* The data
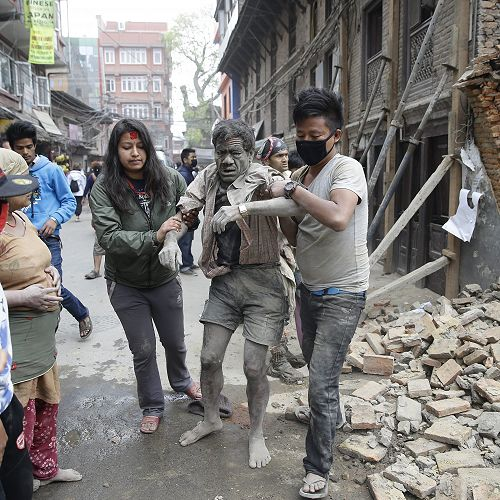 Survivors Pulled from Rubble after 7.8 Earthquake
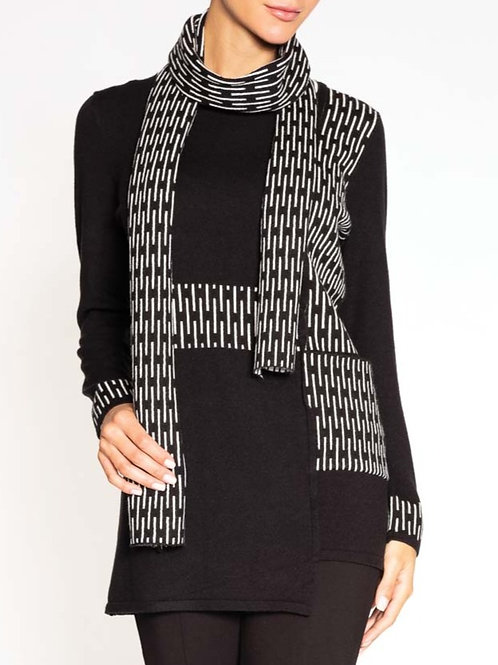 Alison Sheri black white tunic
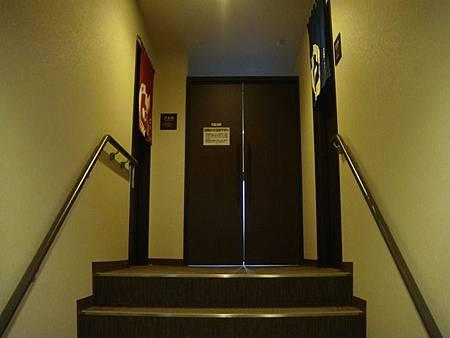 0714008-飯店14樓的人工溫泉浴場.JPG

==

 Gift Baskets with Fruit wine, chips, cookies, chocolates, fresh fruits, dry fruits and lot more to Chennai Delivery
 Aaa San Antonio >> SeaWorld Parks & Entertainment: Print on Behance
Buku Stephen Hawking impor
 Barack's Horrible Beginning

--

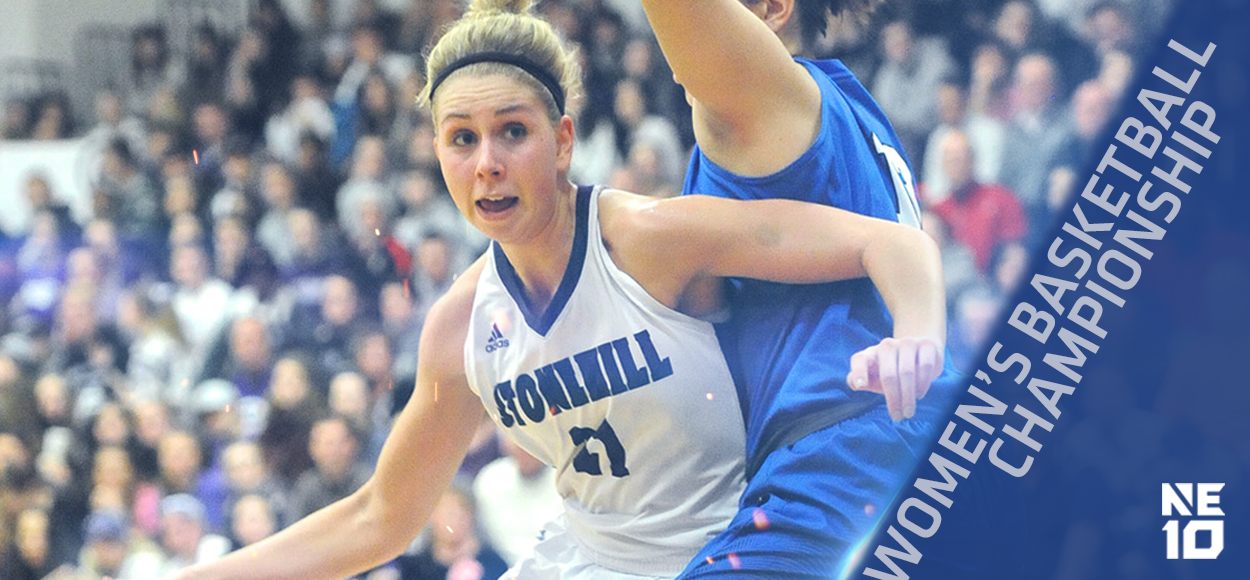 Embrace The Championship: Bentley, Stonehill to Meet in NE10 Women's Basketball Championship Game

* Assignment
Keep to the lines above from the line with "Survivors Pulled from" to the line with "0714008-飯店14樓的人工溫泉浴場.JPG", and set down exactly those, inclusive, with nothing else and every picture left out.

* Answer box
 Survivors Pulled from Rubble after 7.8 Earthquake
 Alison Sheri black white tunic
 0714008-飯店14樓的人工溫泉浴場.JPG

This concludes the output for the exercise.